提示文:
+++++

卒業研究発表

左脛骨内顆骨壊死に伴い左人工膝関節全置換術を施行した症例

― 術後の腫脹が膝関節伸展筋出力へ及ぼす影響 ―

2016年度 【理学療法士学科 昼間部】 口述演題

はじめに

今回,左脛骨内顆骨壊死に対し左人工膝関節全置換術(以下TKA)を施行された症例を担当した.術後の腫脹軽減に治療アプローチし,大腿周径の変化と,それに伴う膝関節伸展筋出力への影響について考察を行ったのでここに報告する.

症例紹介

70代前半の女性.約30年前から両膝の疼痛出現.その後は保存的治療を行ってきたが,1年前に自転車から降りた際に左膝関節の疼痛が増悪し,左脛骨内顆骨壊死と診断され,左TKAを施行された.

評価

術前評価の徒手筋力検査(以下MMT)では,左膝関節伸展は4であった.左大腿周径では,膝蓋骨直上は36.0cm,膝蓋骨上縁+5cmは40.5cm,上縁+10cmは45.5cm,上縁+15cmは未実施(着用衣服の関係で不可)であった.術後3日目に初期評価を行った.MMTでは,左膝関節伸展は3であった.左大腿周径では,膝蓋骨直上は40.5cm,膝蓋骨上縁+5cmは43.0cm,上縁+10cmは49.0cm,上縁+15cmは51.5cmであった.

治療プログラム

術後1日目から循環改善を目的に左大腿全体に対しリラクセーションを行い,筋ポンプ作用を促すために弾性ストッキング着用下にて左下肢全体の関節可動域運動を行った.また,筋力強化のためにパテラセッティングとキッキング,抵抗運動を行った.

結果

術後18日目に最終評価を行った.MMTでは,左膝関節伸展は4であった.左大腿周径では,膝蓋骨直上は37.5cm,膝蓋骨上縁+5cmは39.5cm,上縁+10cmは42.5cm,上縁+15cmは46.5cmであった.

考察

室は,トレーニング初期の筋力増強は神経的因子によってもたらされ,筋量はほとんど変化しないが筋力は増加し,トレーニングの4~6週程度経過すると神経要素に加えて筋肥大を伴う筋力増加がみられる1)と述べており,今回の約2週間という治療期間内での筋肥大は困難であったと考える.また,阪本らは,関節神経生理学的な観点から関節水腫や腫脹による大腿四頭筋の筋活動抑制が指摘されており,特に術後早期の急性水腫では大きく影響する2)と述べている.本症例においても術後早期における腫脹がみられていた.そのため,循環改善を目的とした治療を行い腫脹が軽減されたことによって術前と比較すると大腿周径は低下したが,左膝関節伸展筋の筋出力は改善し,MMTでは数値の向上がみられた.よって,TKA術後においては,まず術側下肢の腫脹軽減を優先し,腫脹の緩和に伴い筋力強化を図ることで,より効率的な治療が可能になると考える.

おわりに

今回は術後の腫脹が筋出力に及ぼす影響ついて着目したが,炎症反応との相関や膝関節の可動域ごとのピークトルクを考慮した上で,筋電図などを用いてより詳細を追究していくことが今後の課題である.

文献

1)室 増男:筋力増強update-筋力増強の代表的方法と 効果-,PTジャーナル.44(4),2010,4,269-276.
2)坂本 良太,武政 誠一・他:変形性膝関節症に対する 人工膝関節全置換術後の膝伸展不全について,神戸大 学大学院保健学研究科紀要.24,2008,29-39.

+++++

課題: 人工膝関節全置換術の症例報告から、「術後1日目から循環改善を目的」から「いくことが今後の課題である.」までの箇所を一字一句違えずに書き写すこと。

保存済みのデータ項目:
+++++

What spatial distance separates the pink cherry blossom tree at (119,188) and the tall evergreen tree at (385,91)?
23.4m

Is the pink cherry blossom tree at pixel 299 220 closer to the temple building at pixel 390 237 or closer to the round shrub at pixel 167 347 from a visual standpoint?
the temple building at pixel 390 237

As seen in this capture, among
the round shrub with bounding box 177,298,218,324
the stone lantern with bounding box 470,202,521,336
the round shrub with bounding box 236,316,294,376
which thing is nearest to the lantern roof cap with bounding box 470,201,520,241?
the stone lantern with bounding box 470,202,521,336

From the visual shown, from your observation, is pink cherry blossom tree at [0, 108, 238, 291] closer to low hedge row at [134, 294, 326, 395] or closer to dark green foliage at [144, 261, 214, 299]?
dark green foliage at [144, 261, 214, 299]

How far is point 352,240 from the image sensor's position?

+++++

解答:
術後1日目から循環改善を目的に左大腿全体に対しリラクセーションを行い,筋ポンプ作用を促すために弾性ストッキング着用下にて左下肢全体の関節可動域運動を行った.また,筋力強化のためにパテラセッティングとキッキング,抵抗運動を行った.

結果

術後18日目に最終評価を行った.MMTでは,左膝関節伸展は4であった.左大腿周径では,膝蓋骨直上は37.5cm,膝蓋骨上縁+5cmは39.5cm,上縁+10cmは42.5cm,上縁+15cmは46.5cmであった.

考察

室は,トレーニング初期の筋力増強は神経的因子によってもたらされ,筋量はほとんど変化しないが筋力は増加し,トレーニングの4~6週程度経過すると神経要素に加えて筋肥大を伴う筋力増加がみられる1)と述べており,今回の約2週間という治療期間内での筋肥大は困難であったと考える.また,阪本らは,関節神経生理学的な観点から関節水腫や腫脹による大腿四頭筋の筋活動抑制が指摘されており,特に術後早期の急性水腫では大きく影響する2)と述べている.本症例においても術後早期における腫脹がみられていた.そのため,循環改善を目的とした治療を行い腫脹が軽減されたことによって術前と比較すると大腿周径は低下したが,左膝関節伸展筋の筋出力は改善し,MMTでは数値の向上がみられた.よって,TKA術後においては,まず術側下肢の腫脹軽減を優先し,腫脹の緩和に伴い筋力強化を図ることで,より効率的な治療が可能になると考える.

おわりに

今回は術後の腫脹が筋出力に及ぼす影響ついて着目したが,炎症反応との相関や膝関節の可動域ごとのピークトルクを考慮した上で,筋電図などを用いてより詳細を追究していくことが今後の課題である.